Disruption of functional connectivity among subcortical arousal system and cortical networks in temporal lobe epilepsy

  • Rong Li
  • Chongyu Hu
  • Liangcheng Wang
  • Ding Liu
  • Dingyang Liu
  • Wei Liao
  • Bo Xiao
  • Huafu Chen
  • Li Feng


Growing evidence has demonstrated widespread brain network alterations in temporal lobe epilepsy (TLE). However, the relatively accurate portrait of the subcortical-cortical relationship for impaired consciousness in TLE remains unclear.
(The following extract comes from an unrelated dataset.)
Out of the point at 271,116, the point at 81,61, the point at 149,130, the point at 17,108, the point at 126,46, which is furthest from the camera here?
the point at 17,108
We proposed that consciousness-impairing seizures may invade subcortical arousal system and corresponding cortical regions, resulting in functional abnormalities and information flow disturbances between subcortical and cortical networks. We performed resting-state fMRI in 26 patients with TLE and 30 matched healthy controls. All included patients were diagnosed with impaired awareness during focal temporal lobe seizures. Functional connectivity density was adopted to determine whether local or distant network alterations occurred in TLE, and Granger causality analysis (GCA) was utilized to assess the direction and magnitude of causal influence among these altered brain networks further. Patients showed increased local functional connectivity in several arousal structures, such as the midbrain, thalamus, and cortical regions including bilateral prefrontal cortex (PFC), left superior temporal pole, left posterior insula, and cerebellum (P < 0.05, FDR corrected). GCA analysis revealed that the casual effects among these regions in patients were significantly sparser than those in controls (P < 0.05, uncorrected), including decreased excitatory and inhibitory effects among the midbrain, thalamus and PFC, and decreased inhibitory effect from the cerebellum to PFC. These findings suggested that consciousness-impairing seizures in TLE are associated with functional alterations and disruption of information process between the subcortical arousal system and cortical network. Understanding the functional networks and innervation pathway involved in TLE can provide insights into the mechanism underlying seizure-related loss of consciousness.


Consciousness Functional connectivity Granger causality analysis Subcortical arousal system Midbrain 



We would like to express our gratitude to the patients and volunteers for participating in this study. This work was supported by the National Natural Science Foundation of China (81771407, 61533006, and 81471653).

Compliance with ethical standards

Conflict of interest

Rong Li, Chongyu Hu, Liangcheng Wang, Ding Liu, Dingyang Liu, Wei Liao, Bo Xiao, Huafu Chen and Li Feng declare that they have no conflict of interest.

Informed consent

All procedures followed were in accordance with the ethnical standards of the responsible committee on human experimentation (institutional and national) and with the Helsinksi Declaration of 1975, and the applicable revisions at the time of the investigation. Informed consent was obtained from all patients for being included in the study.

Supplementary material

11682_2018_14_MOESM1_ESM.docx (1.2 mb)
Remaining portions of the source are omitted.